* [WHAT THIS TASK INVOLVES]:
Nothing but the lines from the start of the data through the line with "Lung Clear Pro 3 Bottles" should appear in the answer, each retyped exactly, and pictures should not.

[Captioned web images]
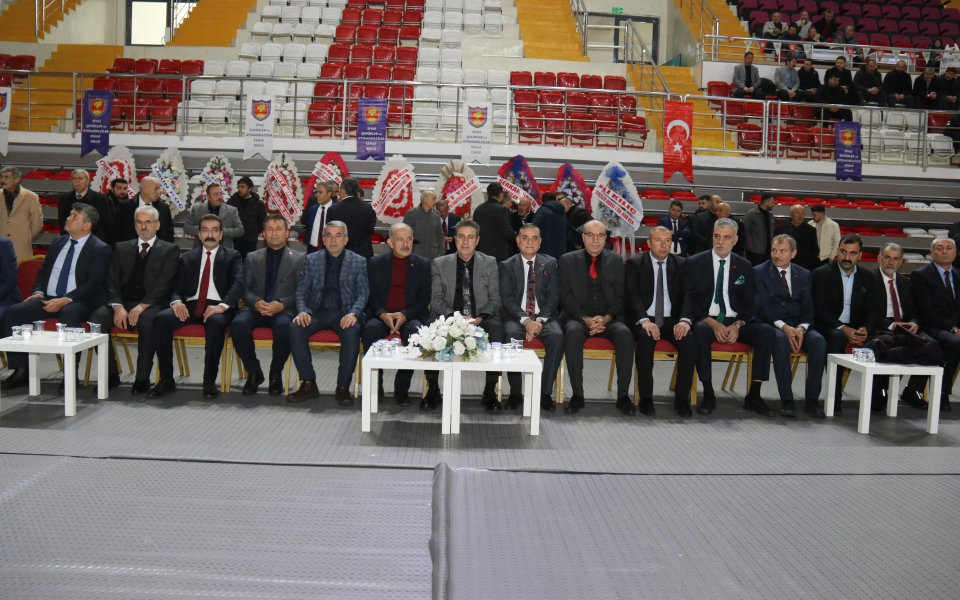 734 OYLA ŞABAN YALMAN BİRKEZ DAHA BAŞKAN SEÇILDİ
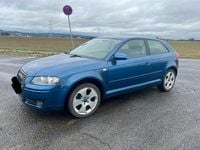 Gebraucht Audi A3 S-Line 102 PS (75 kW) 2005 Blau Kleinwagen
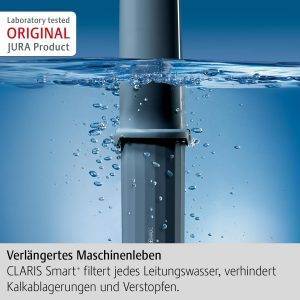 JURA original - CLARIS Smart+ Filterpatrone mit automatischer Filtererkennung - TÜV-zertifizierte Hygiene - 3er-Pack - 24233
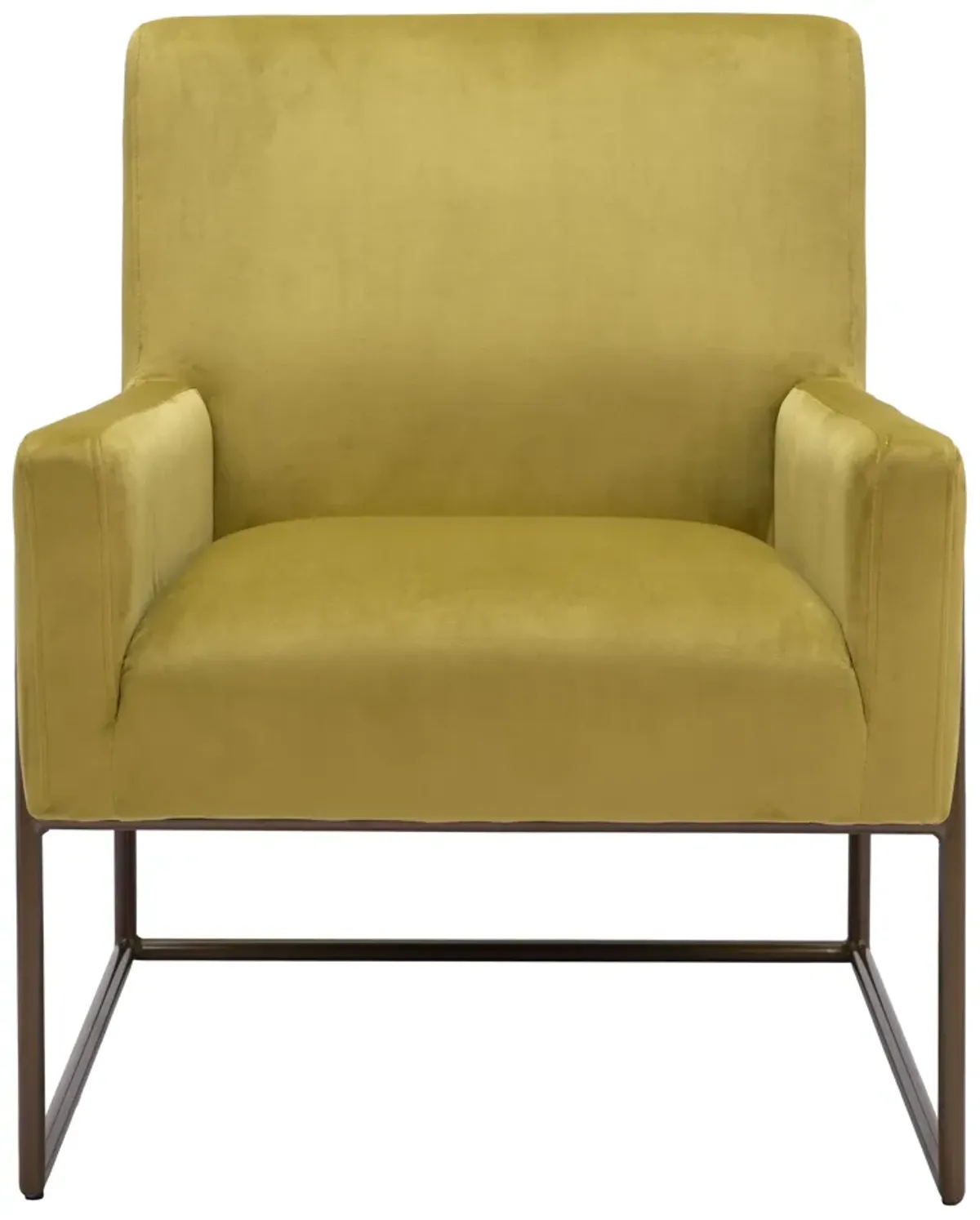 New York Accent Chair Olive Green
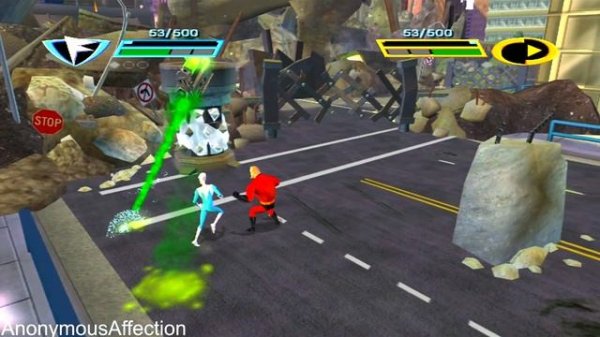 The Incredibles: Rise of the Underminer - Walkthrough Part 1 - Level 1: Underminer Threat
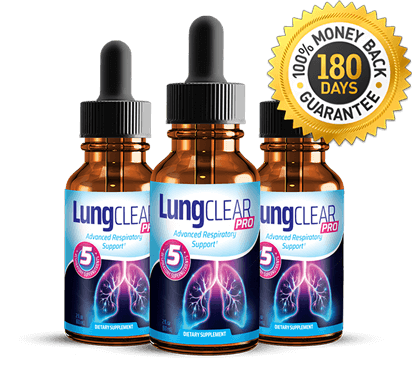 Lung Clear Pro 3 Bottles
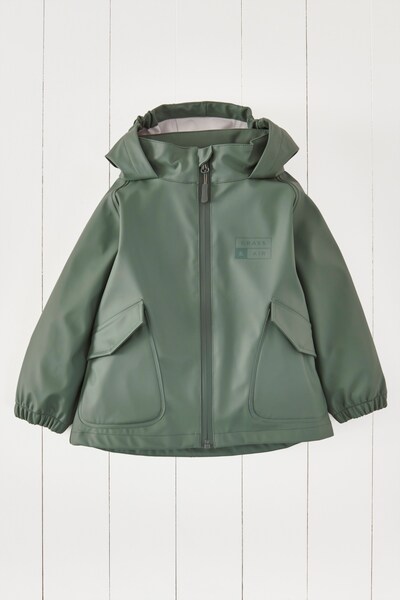  Grass & Air Kids Rainster Jacket 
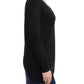 Elegant V-Neck Lightweight Sweater - SEHABRANDS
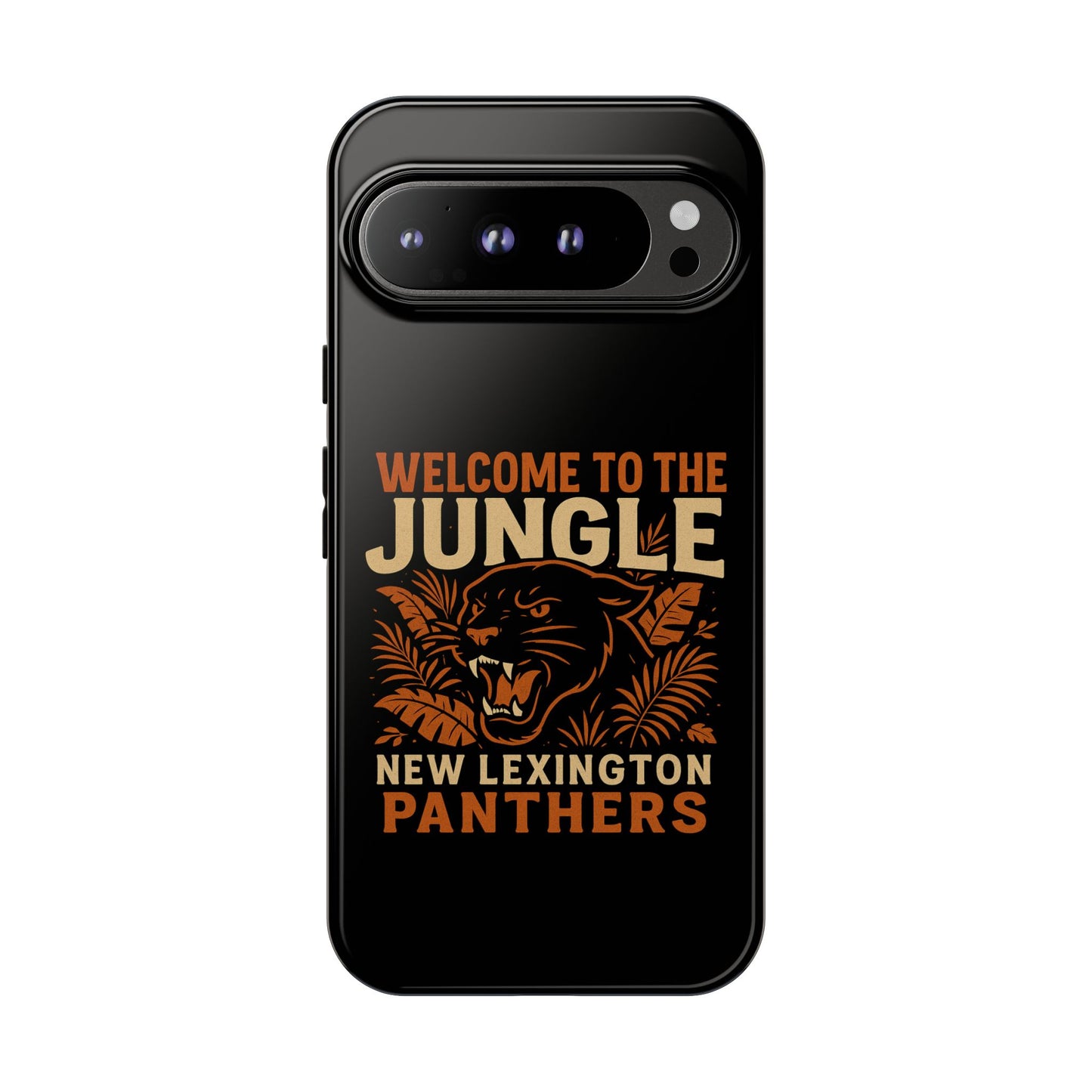 Welcome to the Jungle – New Lexington Panthers Phone Case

* [ANSWER SECTION]:
 734 OYLA ŞABAN YALMAN BİRKEZ DAHA BAŞKAN SEÇILDİ
 Gebraucht Audi A3 S-Line 102 PS (75 kW) 2005 Blau Kleinwagen
 JURA original - CLARIS Smart+ Filterpatrone mit automatischer Filtererkennung - TÜV-zertifizierte Hygiene - 3er-Pack - 24233
 New York Accent Chair Olive Green
 The Incredibles: Rise of the Underminer - Walkthrough Part 1 - Level 1: Underminer Threat
 Lung Clear Pro 3 Bottles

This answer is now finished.